Randomized controlled trial of the effect of low dose aspirin on the course of agerelated macular degeneration

Age–related macular degeneration (AMD) has a devastating effect on vision, predominantly at the age of 70 years or older. Its pathogenesis at the early stages involves a low-grade inflammatory process within the retina, and the late stages are associated with retinal haemorrhages and atrophy. In this age group, one of the most common medications prescribed is aspirin for prevention of cardiovascular events. As aspirin has both anti-inflammatory and antiplatelet properties, it has the potential to influence the course of AMD. Whilst it could reduce the inflammatory component at earlier stages of AMD, it is also plausible that it could provoke haemorrhaging and exacerbate the course of the disease at its more advanced stage.
The proposed study aims to evaluate risk to benefit ratios of the effect of aspirin on the course of AMD in the clinical trial on over 5000 participants. It is a collaborative (Monash University and Centre for Eye Research Australia) five-year follow up study, which capitalizes on the resources of the ongoing NIH-funded randomized controlled clinical trial ASPREE (ASPirin in Reducing Events in the Elderly).

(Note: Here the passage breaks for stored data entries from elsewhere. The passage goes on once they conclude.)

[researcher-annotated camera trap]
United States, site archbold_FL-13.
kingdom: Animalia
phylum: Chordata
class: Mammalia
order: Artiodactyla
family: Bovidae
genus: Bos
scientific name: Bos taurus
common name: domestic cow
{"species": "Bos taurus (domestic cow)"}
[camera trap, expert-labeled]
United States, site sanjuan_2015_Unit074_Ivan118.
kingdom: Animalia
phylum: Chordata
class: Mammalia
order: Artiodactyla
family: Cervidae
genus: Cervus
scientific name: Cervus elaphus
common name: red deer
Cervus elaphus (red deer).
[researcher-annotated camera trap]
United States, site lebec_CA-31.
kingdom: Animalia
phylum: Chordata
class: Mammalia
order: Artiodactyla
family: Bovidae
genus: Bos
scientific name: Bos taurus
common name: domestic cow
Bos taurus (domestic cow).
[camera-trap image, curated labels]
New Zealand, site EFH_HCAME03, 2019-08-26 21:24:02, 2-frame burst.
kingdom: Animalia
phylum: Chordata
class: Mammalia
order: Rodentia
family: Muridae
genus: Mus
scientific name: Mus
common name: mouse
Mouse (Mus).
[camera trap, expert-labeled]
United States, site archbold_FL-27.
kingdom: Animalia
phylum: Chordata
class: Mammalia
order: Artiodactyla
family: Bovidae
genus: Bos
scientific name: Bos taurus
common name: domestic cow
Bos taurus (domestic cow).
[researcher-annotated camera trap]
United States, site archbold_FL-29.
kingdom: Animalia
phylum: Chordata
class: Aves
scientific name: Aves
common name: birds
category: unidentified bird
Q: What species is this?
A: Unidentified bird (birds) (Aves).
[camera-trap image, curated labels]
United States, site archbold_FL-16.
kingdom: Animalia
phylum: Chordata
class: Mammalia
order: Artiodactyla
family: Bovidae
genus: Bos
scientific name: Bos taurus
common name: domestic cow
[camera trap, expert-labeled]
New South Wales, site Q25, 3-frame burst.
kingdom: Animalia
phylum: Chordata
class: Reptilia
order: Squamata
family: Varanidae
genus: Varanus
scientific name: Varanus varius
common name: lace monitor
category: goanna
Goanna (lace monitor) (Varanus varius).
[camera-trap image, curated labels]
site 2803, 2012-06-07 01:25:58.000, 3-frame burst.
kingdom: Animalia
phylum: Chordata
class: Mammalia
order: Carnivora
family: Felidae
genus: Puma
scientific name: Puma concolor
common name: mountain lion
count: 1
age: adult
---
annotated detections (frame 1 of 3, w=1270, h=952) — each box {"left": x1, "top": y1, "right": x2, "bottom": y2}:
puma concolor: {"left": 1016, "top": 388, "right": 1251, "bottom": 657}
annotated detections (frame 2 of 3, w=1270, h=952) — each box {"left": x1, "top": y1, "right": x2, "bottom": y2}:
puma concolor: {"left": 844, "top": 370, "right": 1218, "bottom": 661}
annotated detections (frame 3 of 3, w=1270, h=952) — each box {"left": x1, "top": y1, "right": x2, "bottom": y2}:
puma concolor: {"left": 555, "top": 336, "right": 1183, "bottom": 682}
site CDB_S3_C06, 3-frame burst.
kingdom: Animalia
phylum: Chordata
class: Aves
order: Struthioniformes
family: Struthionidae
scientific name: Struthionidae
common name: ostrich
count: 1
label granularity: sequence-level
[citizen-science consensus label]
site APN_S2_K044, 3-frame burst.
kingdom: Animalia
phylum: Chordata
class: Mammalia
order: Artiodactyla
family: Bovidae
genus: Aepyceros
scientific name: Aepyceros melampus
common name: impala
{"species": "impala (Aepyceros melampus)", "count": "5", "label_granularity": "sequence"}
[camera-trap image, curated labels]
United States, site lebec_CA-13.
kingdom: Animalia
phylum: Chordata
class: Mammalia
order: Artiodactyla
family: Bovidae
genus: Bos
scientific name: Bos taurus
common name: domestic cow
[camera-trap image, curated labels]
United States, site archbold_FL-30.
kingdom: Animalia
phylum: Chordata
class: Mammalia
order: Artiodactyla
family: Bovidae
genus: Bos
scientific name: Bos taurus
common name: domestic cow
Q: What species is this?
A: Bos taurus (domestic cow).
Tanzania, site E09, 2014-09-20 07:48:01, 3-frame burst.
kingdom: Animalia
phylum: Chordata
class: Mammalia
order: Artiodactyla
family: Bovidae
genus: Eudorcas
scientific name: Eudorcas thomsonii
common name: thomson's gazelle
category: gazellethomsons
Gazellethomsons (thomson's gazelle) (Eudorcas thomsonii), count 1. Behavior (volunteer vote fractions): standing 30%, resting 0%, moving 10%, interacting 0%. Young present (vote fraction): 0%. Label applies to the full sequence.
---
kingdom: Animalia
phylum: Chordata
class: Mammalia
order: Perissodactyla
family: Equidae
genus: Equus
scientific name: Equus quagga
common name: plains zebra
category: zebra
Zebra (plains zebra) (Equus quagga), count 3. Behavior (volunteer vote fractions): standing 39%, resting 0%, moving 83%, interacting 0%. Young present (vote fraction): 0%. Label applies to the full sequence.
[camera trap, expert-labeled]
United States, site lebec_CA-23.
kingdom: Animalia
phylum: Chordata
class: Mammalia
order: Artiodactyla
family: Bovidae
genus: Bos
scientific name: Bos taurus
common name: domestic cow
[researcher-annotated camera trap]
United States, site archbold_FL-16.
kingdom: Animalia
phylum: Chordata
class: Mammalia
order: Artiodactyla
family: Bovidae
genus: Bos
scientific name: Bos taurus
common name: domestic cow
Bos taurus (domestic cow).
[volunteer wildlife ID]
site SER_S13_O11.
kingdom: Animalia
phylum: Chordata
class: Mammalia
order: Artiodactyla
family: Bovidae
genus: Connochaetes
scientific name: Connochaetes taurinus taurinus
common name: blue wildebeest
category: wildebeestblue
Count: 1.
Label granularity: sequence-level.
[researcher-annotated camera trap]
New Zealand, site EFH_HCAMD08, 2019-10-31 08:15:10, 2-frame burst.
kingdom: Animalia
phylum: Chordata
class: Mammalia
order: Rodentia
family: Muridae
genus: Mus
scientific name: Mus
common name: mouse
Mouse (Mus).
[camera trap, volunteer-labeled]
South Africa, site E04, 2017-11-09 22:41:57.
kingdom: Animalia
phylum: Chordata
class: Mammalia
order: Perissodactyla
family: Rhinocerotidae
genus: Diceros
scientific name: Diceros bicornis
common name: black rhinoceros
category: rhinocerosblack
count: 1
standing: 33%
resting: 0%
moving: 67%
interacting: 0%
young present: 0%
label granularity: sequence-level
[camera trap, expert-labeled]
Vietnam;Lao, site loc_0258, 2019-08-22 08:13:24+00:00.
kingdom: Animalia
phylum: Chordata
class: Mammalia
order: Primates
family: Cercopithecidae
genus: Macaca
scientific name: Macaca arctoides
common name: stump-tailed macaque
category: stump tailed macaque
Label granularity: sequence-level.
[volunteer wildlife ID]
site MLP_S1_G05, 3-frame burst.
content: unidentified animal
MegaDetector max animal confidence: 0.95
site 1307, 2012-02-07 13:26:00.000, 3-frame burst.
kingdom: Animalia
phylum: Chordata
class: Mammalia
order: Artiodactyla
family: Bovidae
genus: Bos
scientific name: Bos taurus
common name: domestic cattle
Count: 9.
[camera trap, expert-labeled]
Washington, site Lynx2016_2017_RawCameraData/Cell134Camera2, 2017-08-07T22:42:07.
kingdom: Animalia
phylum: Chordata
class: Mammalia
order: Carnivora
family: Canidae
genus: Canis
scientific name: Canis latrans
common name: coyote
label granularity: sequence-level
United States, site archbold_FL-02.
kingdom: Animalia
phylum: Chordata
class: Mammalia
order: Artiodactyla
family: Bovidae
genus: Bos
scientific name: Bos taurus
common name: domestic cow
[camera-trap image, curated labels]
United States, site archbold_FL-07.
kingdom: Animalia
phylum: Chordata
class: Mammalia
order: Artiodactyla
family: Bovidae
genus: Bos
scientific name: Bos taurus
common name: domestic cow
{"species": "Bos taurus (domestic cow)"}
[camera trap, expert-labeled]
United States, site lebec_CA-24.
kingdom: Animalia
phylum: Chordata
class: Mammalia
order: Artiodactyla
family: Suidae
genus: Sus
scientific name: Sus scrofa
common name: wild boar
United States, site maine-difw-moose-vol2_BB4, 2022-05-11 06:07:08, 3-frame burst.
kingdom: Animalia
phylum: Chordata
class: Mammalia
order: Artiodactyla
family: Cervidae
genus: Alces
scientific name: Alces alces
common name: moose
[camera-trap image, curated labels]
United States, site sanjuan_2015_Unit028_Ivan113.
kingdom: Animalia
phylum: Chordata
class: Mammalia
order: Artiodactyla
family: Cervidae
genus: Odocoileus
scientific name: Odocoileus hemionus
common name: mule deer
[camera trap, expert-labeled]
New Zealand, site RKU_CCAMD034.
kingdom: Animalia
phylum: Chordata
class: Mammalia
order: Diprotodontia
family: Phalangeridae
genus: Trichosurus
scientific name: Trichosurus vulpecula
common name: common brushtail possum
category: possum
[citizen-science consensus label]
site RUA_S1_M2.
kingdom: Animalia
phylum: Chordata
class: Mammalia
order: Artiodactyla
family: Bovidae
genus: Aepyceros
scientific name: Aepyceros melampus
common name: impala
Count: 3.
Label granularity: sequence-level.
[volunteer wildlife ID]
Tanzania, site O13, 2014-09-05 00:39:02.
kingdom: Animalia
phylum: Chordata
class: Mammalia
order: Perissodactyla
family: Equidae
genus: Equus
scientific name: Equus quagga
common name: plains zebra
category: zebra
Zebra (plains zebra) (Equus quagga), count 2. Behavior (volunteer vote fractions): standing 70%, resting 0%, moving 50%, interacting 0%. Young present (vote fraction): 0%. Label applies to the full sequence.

The ASPREE parent study has a strong cohort of people over the age of 70 with extensive study parameters, which ancillary studies can access. The ASPREE-AMD sub-study is based on the assessment of the AMD status of the colour retinal images collected with high resolution non-mydriatic Canon retinal cameras ‘on wheels’ at baseline, 3 years, and 5 years after randomization. All images are graded for AMD by experienced retinal graders. This project involves eye imaging in mobile units at multiple metropolitan, regional, and rural areas of Australia. Additionally, the information on the use of medications for AMD treatment will be obtained from MEDICARE. This study has a unique combination of randomised controlled design, large sample size, sufficient length, cost-effectiveness, wide community involvement, and a focus on the age group when AMD manifests (70+). These factors assure high generalisability. Its feasibility has been proven, its infrastructure developed, all required equipment is in place and its staff are trained and experienced.
Baseline and year 3 follow up data collection has been funded by NHMRC. In the NIH application we requested funds for 5-year follow up of the ASPREE-AMD participants.
The completion of the 5-year follow up ASPREE-AMD study may significantly advance current knowledge and provide definitive information on the effect of as a primary prevention or as a potential risk factor for AMD progression.